Deux arrêtés publiés ce 14 janvier 2026 au Journal officiel viennent préciser les modalités de gestion pour plusieurs espèces clés. Entre quotas de débarquement stricts et prolongation des limitations de rejets, le gouvernement ajuste le cadre réglementaire pour répondre à l’urgence biologique signalée par les scientifiques.
1. Lieu jaune : une gestion sous haute surveillance
Le lieu jaune (Pollachius pollachius) est l’espèce la plus impactée par ces mesures de restriction.

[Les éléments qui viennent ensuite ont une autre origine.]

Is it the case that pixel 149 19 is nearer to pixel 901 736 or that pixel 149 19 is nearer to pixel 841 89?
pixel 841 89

Face au déclin des stocks en Atlantique et en Manche, le texte impose des plafonds de débarquement rigoureux pour les navires n’adhérant pas à une organisation de producteurs (OP).
- En Bretagne (Zones CIEM VIII a, b, d, e) : Le débarquement est limité à 100 kg par mois jusqu’au 31 mars 2026, puis passera à 400 kg par mois à partir du 1er avril.

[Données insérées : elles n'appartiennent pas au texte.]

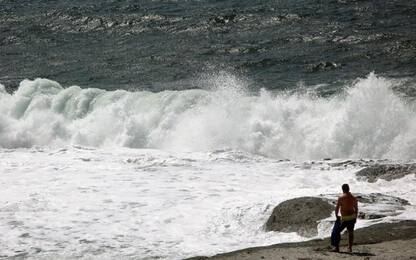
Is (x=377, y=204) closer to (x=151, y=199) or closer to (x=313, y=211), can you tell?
(x=313, y=211)

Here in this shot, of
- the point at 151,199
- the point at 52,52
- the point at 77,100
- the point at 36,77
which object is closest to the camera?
the point at 151,199

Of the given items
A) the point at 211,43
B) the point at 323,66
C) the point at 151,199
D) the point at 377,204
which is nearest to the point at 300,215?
the point at 377,204

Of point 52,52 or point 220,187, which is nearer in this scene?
point 220,187

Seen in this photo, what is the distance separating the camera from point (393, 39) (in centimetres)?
3123

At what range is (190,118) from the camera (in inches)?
1044

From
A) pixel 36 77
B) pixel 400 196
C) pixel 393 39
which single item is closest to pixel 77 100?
pixel 36 77

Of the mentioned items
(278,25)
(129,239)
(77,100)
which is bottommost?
(129,239)

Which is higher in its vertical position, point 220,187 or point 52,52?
point 52,52

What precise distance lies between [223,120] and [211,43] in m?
9.68

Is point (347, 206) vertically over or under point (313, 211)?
over

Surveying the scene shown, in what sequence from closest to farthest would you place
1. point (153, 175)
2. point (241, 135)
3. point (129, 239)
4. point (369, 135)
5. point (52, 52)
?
point (129, 239), point (153, 175), point (369, 135), point (241, 135), point (52, 52)

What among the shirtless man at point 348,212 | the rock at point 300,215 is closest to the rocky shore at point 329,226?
the rock at point 300,215

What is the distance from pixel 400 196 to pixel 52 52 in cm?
2334

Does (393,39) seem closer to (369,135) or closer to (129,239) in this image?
(369,135)
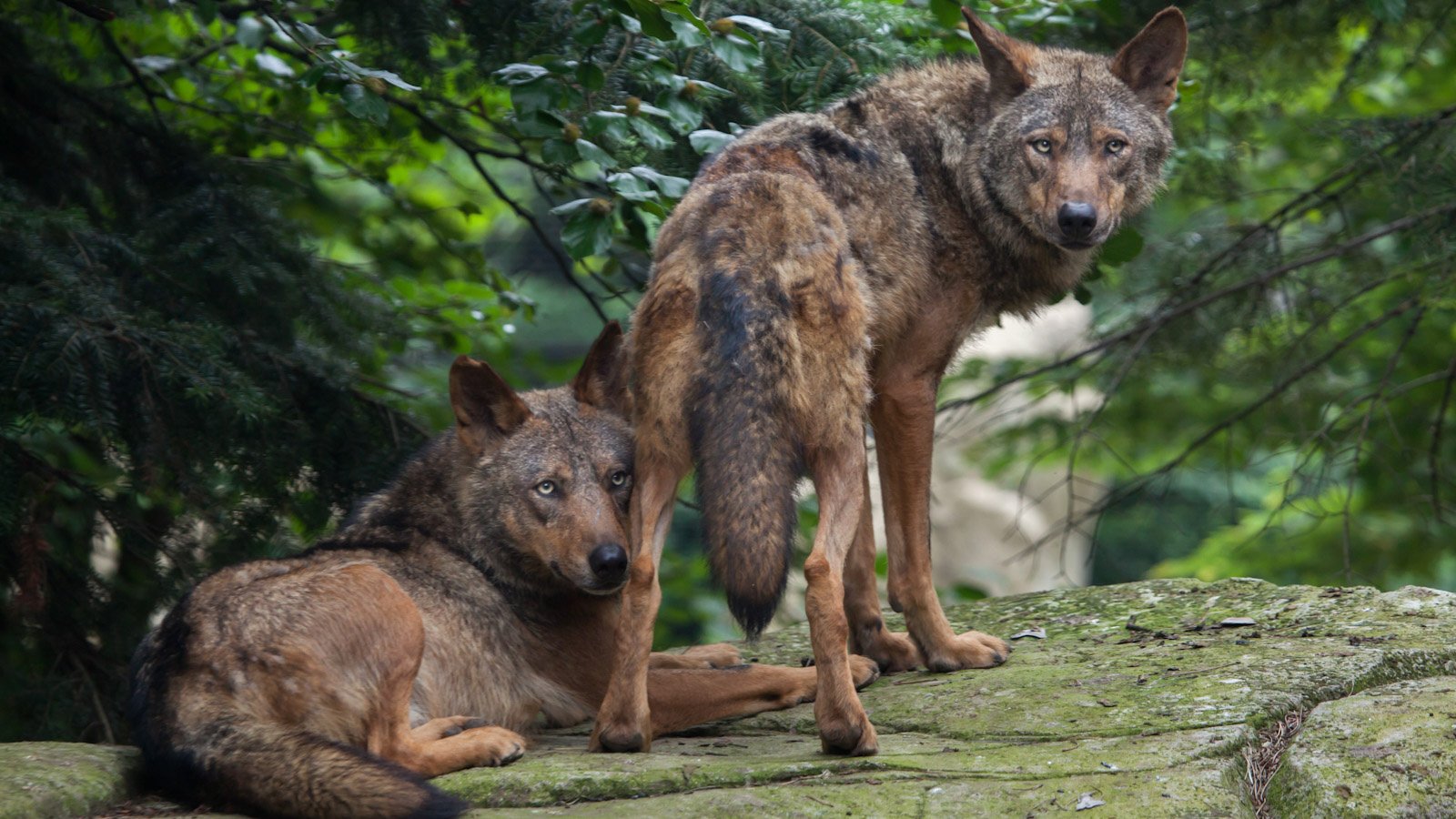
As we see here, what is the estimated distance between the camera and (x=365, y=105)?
16.0ft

- En zone CIEM VII : Pour l’ensemble des navires non-adhérents à une OP, le plafond est fixé à 200 kg par mois.
Ces mesures visent à « gérer tout au long de l’année la consommation des quotas » afin d’éviter l’épuisement des droits de pêche avant la fin de la saison.

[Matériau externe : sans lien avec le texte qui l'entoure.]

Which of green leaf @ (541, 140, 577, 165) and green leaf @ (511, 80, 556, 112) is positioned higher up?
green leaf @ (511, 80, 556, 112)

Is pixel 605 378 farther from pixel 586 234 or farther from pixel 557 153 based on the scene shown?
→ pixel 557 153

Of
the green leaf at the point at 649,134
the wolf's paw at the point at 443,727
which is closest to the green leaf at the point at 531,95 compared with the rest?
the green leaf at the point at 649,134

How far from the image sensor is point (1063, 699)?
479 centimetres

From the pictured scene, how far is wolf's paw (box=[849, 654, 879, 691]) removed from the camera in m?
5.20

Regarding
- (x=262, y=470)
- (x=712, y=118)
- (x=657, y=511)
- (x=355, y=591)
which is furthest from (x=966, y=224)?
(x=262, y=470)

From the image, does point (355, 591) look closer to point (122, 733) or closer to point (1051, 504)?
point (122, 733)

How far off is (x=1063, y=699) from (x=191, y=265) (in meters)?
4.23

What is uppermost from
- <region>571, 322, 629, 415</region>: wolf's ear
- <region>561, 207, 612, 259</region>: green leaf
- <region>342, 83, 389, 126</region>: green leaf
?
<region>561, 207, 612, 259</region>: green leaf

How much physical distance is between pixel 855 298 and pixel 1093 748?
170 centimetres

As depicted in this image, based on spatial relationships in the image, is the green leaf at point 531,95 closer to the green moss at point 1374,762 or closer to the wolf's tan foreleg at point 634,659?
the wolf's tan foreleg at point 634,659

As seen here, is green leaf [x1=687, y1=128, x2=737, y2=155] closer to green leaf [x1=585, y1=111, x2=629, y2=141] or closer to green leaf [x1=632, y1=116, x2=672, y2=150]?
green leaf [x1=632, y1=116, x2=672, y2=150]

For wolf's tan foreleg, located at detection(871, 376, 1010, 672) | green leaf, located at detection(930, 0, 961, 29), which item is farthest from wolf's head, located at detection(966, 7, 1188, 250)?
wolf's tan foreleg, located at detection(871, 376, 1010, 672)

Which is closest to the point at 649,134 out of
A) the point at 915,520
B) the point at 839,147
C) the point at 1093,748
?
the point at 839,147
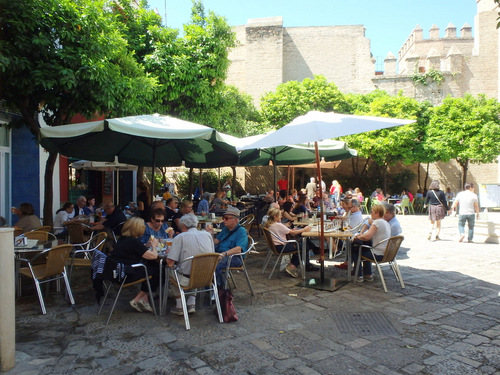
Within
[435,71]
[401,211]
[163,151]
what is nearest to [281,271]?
[163,151]

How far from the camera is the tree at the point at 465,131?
20984 millimetres

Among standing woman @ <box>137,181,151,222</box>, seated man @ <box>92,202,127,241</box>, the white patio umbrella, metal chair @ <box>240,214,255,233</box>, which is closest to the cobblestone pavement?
seated man @ <box>92,202,127,241</box>

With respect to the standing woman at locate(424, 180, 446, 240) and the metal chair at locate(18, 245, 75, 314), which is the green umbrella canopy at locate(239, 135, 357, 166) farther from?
the metal chair at locate(18, 245, 75, 314)

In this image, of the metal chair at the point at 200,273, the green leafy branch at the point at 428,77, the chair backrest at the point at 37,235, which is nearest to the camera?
the metal chair at the point at 200,273

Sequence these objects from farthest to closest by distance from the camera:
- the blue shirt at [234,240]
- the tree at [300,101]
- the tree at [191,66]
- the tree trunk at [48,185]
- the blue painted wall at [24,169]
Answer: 1. the tree at [300,101]
2. the tree at [191,66]
3. the blue painted wall at [24,169]
4. the tree trunk at [48,185]
5. the blue shirt at [234,240]

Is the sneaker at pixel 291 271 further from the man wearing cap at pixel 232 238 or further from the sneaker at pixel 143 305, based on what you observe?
the sneaker at pixel 143 305

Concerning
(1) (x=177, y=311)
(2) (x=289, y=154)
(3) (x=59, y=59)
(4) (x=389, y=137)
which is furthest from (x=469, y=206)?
(4) (x=389, y=137)

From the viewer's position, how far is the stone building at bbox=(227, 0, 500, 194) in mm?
26391

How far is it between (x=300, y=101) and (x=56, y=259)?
66.2 feet

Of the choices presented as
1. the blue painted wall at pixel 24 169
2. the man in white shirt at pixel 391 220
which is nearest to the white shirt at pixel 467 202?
the man in white shirt at pixel 391 220

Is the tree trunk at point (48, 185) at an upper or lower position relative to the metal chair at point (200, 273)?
upper

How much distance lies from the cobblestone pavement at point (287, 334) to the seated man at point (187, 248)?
0.66 feet

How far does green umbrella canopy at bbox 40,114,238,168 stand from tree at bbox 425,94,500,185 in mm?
16724

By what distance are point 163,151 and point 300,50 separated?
24199 mm
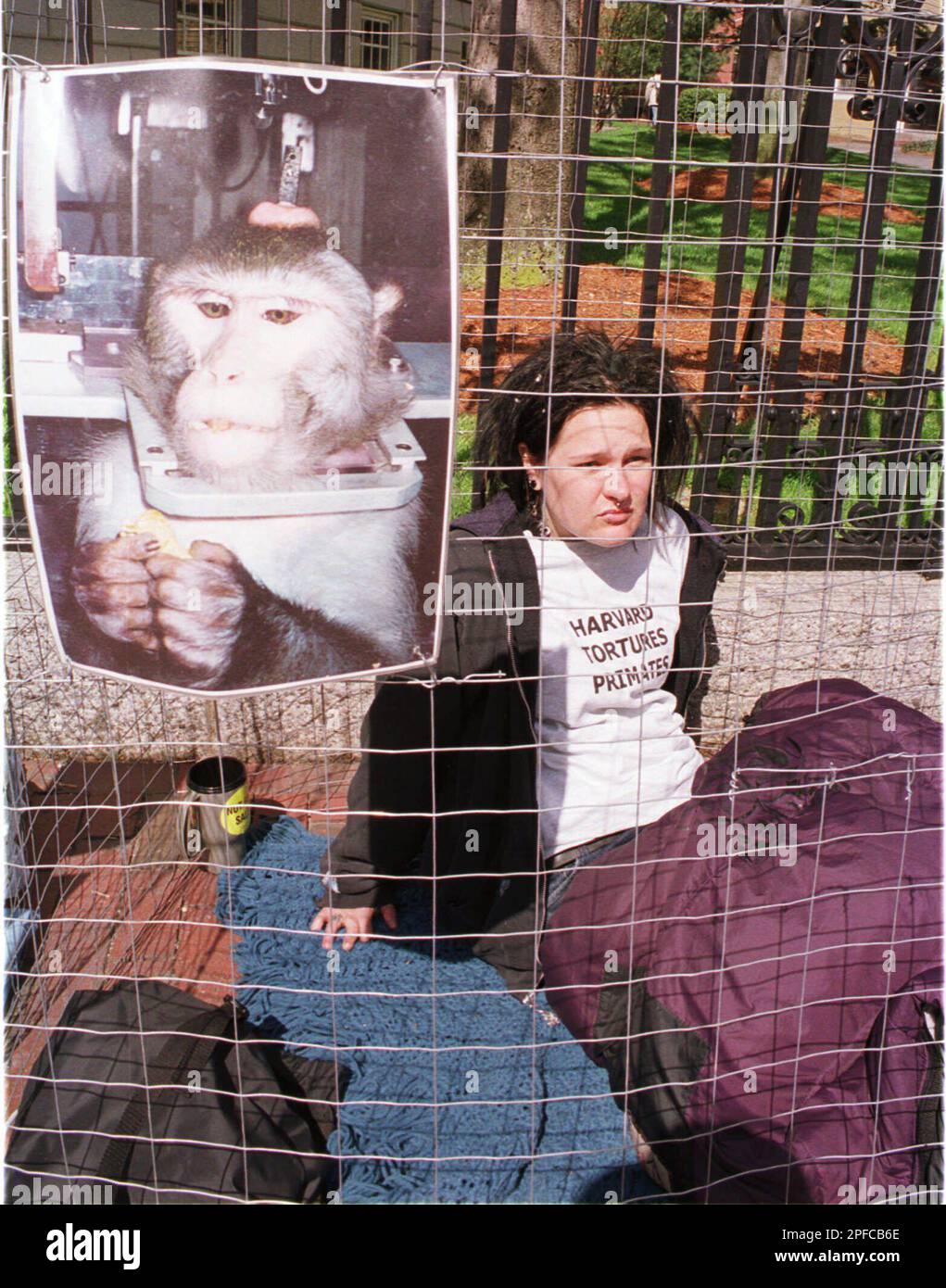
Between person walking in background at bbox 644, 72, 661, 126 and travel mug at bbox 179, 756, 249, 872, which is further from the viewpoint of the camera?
travel mug at bbox 179, 756, 249, 872

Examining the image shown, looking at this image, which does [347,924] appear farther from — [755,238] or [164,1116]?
[755,238]

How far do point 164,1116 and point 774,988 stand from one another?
1.04 metres

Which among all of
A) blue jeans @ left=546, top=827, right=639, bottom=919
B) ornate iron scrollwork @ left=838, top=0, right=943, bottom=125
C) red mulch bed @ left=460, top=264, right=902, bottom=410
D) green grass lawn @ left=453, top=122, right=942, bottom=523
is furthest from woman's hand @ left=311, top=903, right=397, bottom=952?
ornate iron scrollwork @ left=838, top=0, right=943, bottom=125

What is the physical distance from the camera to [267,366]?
1.27 m

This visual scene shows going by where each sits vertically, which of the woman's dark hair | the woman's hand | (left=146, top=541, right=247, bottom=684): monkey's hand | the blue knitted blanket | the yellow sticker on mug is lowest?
the blue knitted blanket

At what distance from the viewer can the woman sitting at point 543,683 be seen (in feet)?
6.79

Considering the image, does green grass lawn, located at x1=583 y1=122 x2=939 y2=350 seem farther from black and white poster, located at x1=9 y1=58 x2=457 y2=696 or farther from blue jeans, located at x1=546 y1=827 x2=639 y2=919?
black and white poster, located at x1=9 y1=58 x2=457 y2=696

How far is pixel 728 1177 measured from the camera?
1731 millimetres

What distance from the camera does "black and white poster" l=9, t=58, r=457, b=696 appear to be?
1208 mm

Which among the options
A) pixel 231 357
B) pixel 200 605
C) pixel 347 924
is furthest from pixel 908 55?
pixel 347 924

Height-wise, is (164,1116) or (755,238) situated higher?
(755,238)

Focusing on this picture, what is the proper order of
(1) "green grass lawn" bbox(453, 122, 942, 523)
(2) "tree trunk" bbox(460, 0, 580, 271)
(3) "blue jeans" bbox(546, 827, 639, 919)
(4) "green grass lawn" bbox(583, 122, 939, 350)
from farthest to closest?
1. (4) "green grass lawn" bbox(583, 122, 939, 350)
2. (2) "tree trunk" bbox(460, 0, 580, 271)
3. (1) "green grass lawn" bbox(453, 122, 942, 523)
4. (3) "blue jeans" bbox(546, 827, 639, 919)

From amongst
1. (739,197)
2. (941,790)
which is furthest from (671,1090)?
(739,197)

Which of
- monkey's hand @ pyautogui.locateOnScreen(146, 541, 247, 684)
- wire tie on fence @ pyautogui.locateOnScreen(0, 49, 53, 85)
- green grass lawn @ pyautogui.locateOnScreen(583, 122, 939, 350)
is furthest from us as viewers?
green grass lawn @ pyautogui.locateOnScreen(583, 122, 939, 350)
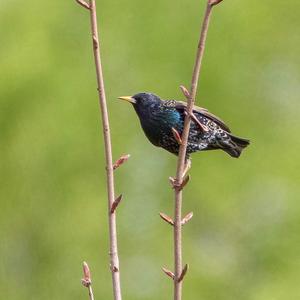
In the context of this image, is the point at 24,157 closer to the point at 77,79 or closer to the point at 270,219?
the point at 77,79

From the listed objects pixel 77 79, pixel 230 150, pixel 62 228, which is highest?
pixel 230 150

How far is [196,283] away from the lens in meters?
11.3

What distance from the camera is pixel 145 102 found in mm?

2. Raie mêlée : pesée obligatoire et interdiction de la découpe
La raie mêlée (Raja microocellata) en zone CIEM VII e (Manche Ouest) fait également l’objet d’un encadrement strict suite aux avis du CIEM :
- Un quota de 100 kg par semaine (du lundi au dimanche).
- Circuit de débarquement unique : La pesée et l’enregistrement doivent obligatoirement être réalisés dans les halles à marée (criées).
- État du produit : Les spécimens doivent être débarqués entiers ou éviscérés. Il est désormais strictement interdit de débarquer des raies sous forme d’ailes ou pelées, afin de faciliter les contrôles d’identification et de taille.
3. Chinchard : prolongation du plafond de rejet
L’arrêté modifie également le texte de référence du 8 juin 2015 concernant l’obligation de débarquement. L’exemption « de minimis », qui autorise le rejet en mer d’une petite partie des captures non désirées pour le chinchard, est prolongée d’un an sous conditions strictes.
La règle : Les rejets de chinchard restent limités à 100 kg par marée et par navire jusqu’au 31 décembre 2026 (pour les zones CIEM VI, VII b-k et IV b-c).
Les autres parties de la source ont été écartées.